A Canadian ITAD firm has brought the concept of carbon credits into the refurbishment realm as a way of offsetting the carbon impact associated with purchasing new IT equipment.
Compugen, a major IT service provider in Canada, launched a refurbishment arm a decade ago called Compugen Finance. It offers ITAD services to Compugen’s customers, including large enterprise clients such as banks, insurance companies, law firms and more.
Three months ago, Compugen Finance began offering carbon credits to companies supplying the ITAD division with retired assets. The idea is that there are carbon emissions associated with manufacturing new equipment, so by sending equipment to reuse and repair channels, a company helps cuts down on emissions in the future.

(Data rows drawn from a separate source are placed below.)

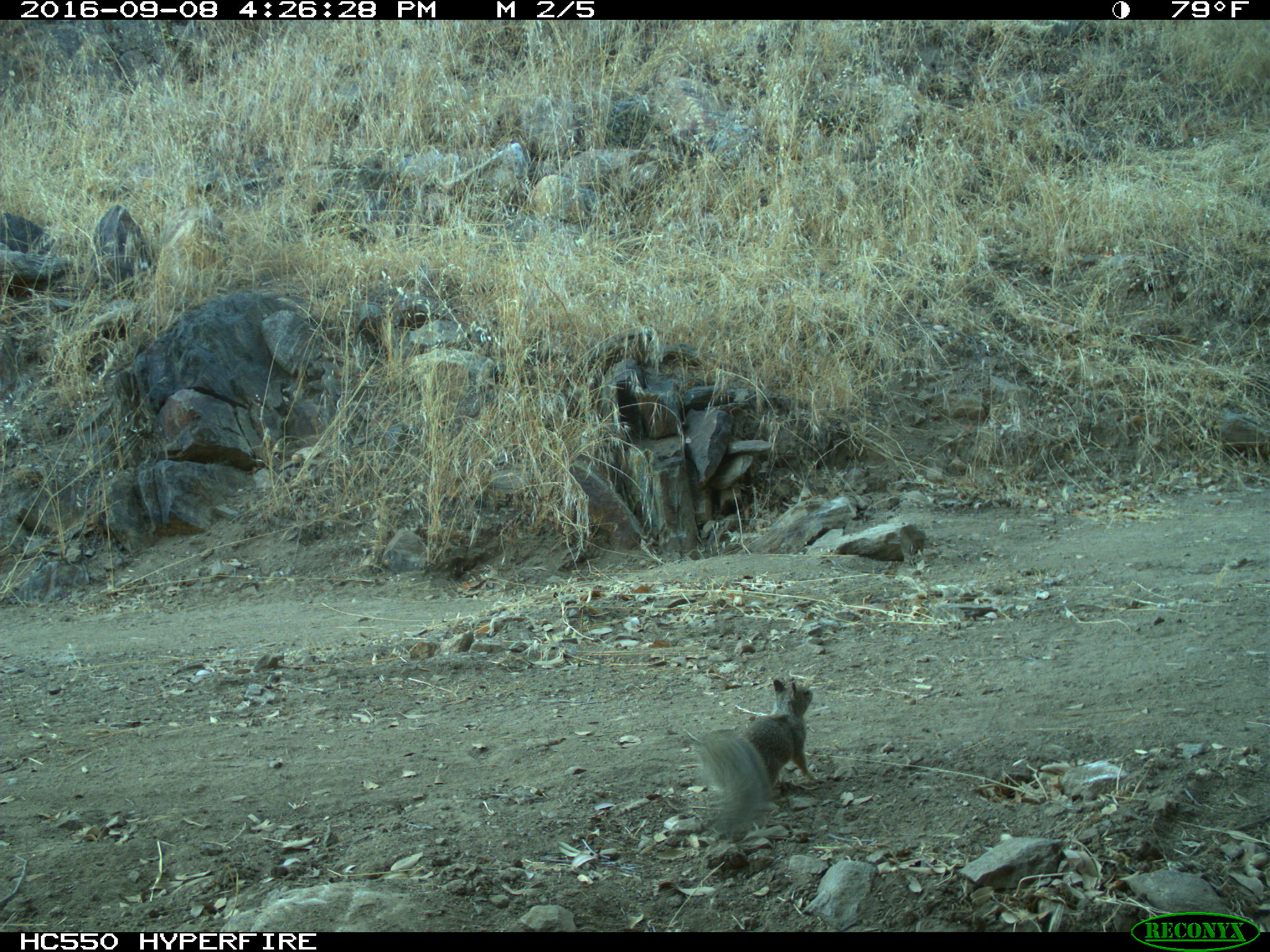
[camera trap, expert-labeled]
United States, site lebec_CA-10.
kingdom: Animalia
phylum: Chordata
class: Mammalia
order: Rodentia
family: Sciuridae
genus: Otospermophilus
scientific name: Otospermophilus beecheyi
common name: california ground squirrel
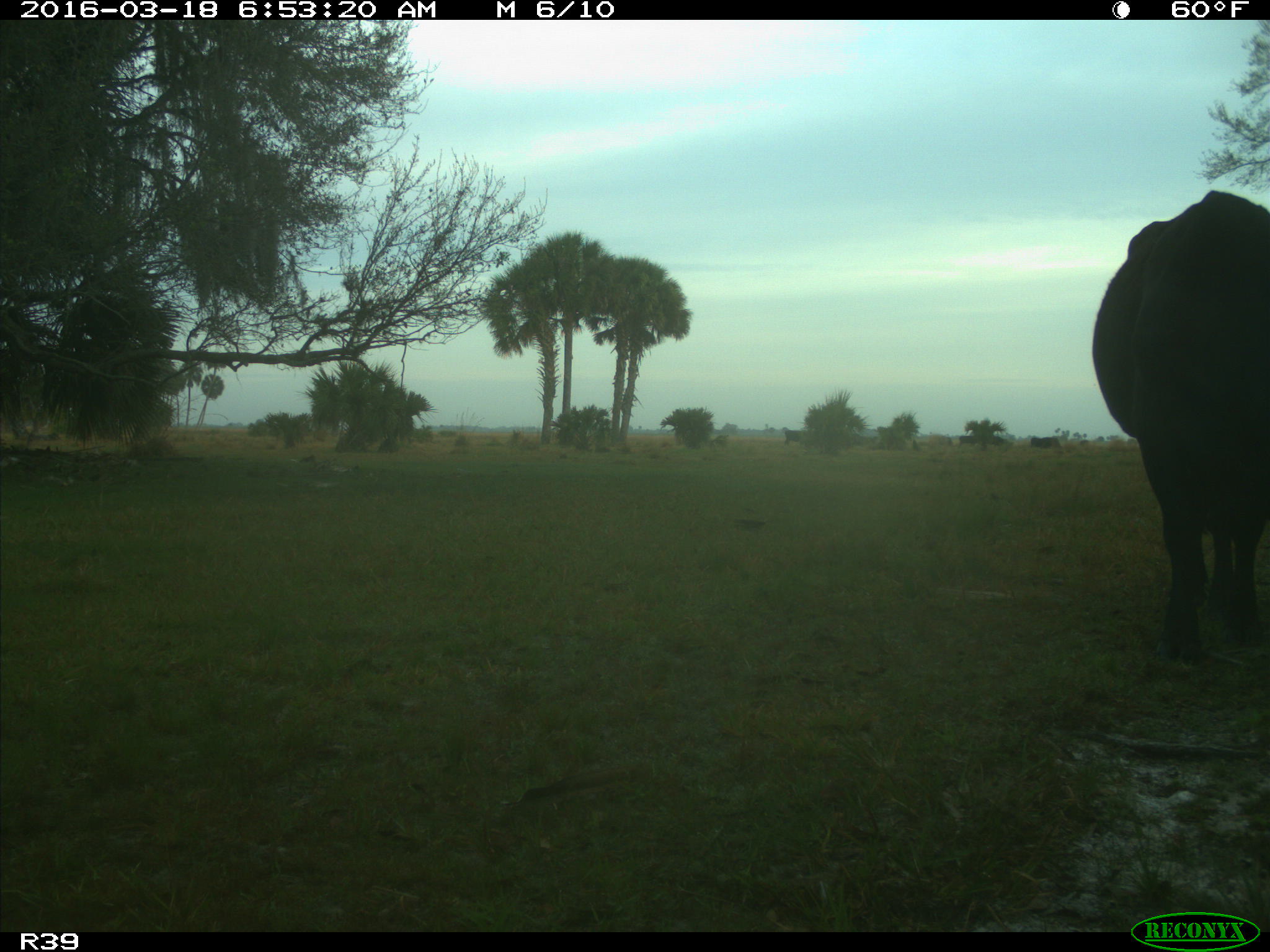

“By us selling a used computer, it defers the purchase of new,” said Steve Glover, president of Compugen Finance. “It’s a means for a business to acquire carbon neutral technology.”
The carbon credits offered by Compugen are verified by third-party players, and they allow companies to clearly show how they may be moving toward “carbon neutral” status. For many businesses, reducing carbon impacts is an important part of their overall sustainability objectives.
“It shows leadership,” Compugen Finance writes on its website. “It makes you more desirable in the eyes of consumers who are environmentally conscious; it helps you prepare for future regulations; It allows you to save money on energy bills.”
Compugen Finance applies one complete carbon credit, which is the equivalent of one ton of offset C02 emissions, for a retired computer.
Apart from being used to back sustainability claims, carbon credits can be sold, both through compliance markets (in which companies and institutions are required to offset their activities) and smaller voluntary markets (often geared toward consumers). The value of one carbon credit is currently around $7.50.
But the Compugen concept is unique in keeping the carbon reduction within the same field as the carbon emission, rather than having a wide disconnect between the carbon generator and reducer.
“This is within their sector, within their industry,” Glover said. “These are self-generating carbon credits for businesses. By giving us their technology I can create a carbon credit, and I’m going to give them one back.”
Glover developed the carbon offset idea when Compugen itself was being analyzed by an environmental firm to determine the company’s overall carbon footprint and offer recommendations on reducing it.
“When I had them on the phone I said, ‘Hey, here’s what we do for a living, there’s got to be a way to quantify that,’” he recalled. “They worked together with us, and at the end of the day they wrote up a document that would effectively convert what we do into a carbon credit.”
An independent verifier came in to audit the business and verify the agreement. It was then forwarded to the Canadian Standards Association, where carbon credits are registered. Now, Compugen Finance can do the audit each year and create its own carbon credits based on the electronics it collects for reuse and refurbishment.
Compugen Finance is gearing up to launch a campaign with major electronics manufacturers and distributors, which will provide the carbon offset program to their own trade-in clients. HP, for instance, wants to apply the carbon credits that are generated through the trade-in program to the new equipment it manufactures, Glover said, “effectively wiping out the carbon footprint that gets created when the new system is produced.”
“Now, when we’re talking to customers, we say to them, ‘Not only can I give you value and extend the life of your old technology, I’ll give you a carbon credit,’” Glover said.
The company has spurred similar social-minded initiatives in the past, including its Green For Good program, which asks clients to donate revenue from retired assets into charitable funds, helping 135 charities and raising $2.5 million in this manner to date.